Avec quelques autres fragmens de quelques ecrits faits dans ma jeunesse que j’ay dechirés.
On ne peut juger des choses que par les idées qu’on en à. Or la premiere idée qui se presente à notre esprit c’est celle de la matiere. Tout ce que nous voions, tout ce qui nous entoure est materiel, il n’y à pas jusqu’aux sensations qui ne nous paraisent etre un attribut de la matiere, ce n’est que par l’etude de la philosophie qu’on peut se detromper, (je parle de la nouvelle, car l’ancienne ne serviroit qu’à fortifier les prejugés) il est même certain qu’avant Mr Descartes la philosophie n’avoit point de preuves de l’immaterialité de l’ame ; car {f.250v} l’ame ne se peut connoitre que de deux manieres par l’idée ou par sentiment tout le monde convient que nous n’en avons point d’idée, il est donc clair que nous ne la connoissons pas que par sentiment. Or la philosophie et les prejugez enseignoient aux payens que les sensations etoient des attributs de la matiere, il falloit donc qu’ils tirasent necesairement une de ces deux consequaences, ou que l’ame etoit materielle ou tout au moins que le corps etoit capable de sentiment. Or si le corps est capable de sentiment pourquoy luy refuser la pensée, certainement l’un ne repugne pas plus que l’autre.

Quoyque la p [...]

Et quand la connoissance des choses sensibles les elevoit jusqu’a leur autheur, elle ne pouvoit leur donner que l’idée d’un ouvrier qui avoit fabriqué le monde a peu pres comme un artisan compose une machine, et les cieux qui annoncent la gloire du createur ne leurs pouvoient point faire connoitre sa nature, c’etoit par le ministere des sens que l’homme s’etoit persuadé de l’existence de Dieu, c’etoit aussi par eux qu’il croioit devoir juger de son essence.
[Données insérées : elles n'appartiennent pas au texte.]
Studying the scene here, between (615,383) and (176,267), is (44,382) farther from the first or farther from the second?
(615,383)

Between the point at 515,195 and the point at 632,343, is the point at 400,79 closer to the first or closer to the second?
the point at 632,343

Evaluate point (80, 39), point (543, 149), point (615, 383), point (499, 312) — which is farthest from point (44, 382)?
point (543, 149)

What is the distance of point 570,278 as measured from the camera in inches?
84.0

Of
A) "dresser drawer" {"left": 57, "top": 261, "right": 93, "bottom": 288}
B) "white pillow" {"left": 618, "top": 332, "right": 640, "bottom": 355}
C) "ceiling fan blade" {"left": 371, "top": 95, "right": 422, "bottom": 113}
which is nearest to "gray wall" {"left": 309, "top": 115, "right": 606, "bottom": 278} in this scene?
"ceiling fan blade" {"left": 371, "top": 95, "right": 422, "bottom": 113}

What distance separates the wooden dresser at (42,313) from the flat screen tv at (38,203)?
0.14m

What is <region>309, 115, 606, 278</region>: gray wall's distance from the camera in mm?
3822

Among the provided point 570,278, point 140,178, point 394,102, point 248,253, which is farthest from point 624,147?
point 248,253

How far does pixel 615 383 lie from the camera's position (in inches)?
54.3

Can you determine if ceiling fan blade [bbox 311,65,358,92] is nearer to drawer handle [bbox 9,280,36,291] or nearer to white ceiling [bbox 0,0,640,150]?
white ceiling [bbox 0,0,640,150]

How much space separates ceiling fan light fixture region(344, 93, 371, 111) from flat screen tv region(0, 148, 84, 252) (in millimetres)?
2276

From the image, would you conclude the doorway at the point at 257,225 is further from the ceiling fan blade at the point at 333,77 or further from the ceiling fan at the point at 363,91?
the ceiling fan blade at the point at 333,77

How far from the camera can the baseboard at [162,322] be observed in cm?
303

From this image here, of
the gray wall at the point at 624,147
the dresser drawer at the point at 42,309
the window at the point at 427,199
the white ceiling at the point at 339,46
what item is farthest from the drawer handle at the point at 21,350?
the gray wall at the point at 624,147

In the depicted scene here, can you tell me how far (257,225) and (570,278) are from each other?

{f.251r} Quand l’homme eut une fois recu ce principe que Dieu etoit materiel il n’en resta pas la, et l’imagination se porta naturelement a determiner sa figure, il jug[e]a que la beauté devoit etre un de ses principaux attributs, et comme l’homme ne trouve rien de plus beau que luy même, il eut cru faire tort a la divinité, s’il luy avoit donné une autre figure que la sienne ; car comme dit l’epicurien Velleius dans Ciceron Lº 1º De natura deorum quæ compositio membrorum, quæ conformatio lineamentorum, quæ figura quæ species humana potest esse pulchrior quod si omnium annimantiunm formam vincit hominis figura, deus autem annimans est ea profecto figura est quæ pulcherrima sit omnium[2].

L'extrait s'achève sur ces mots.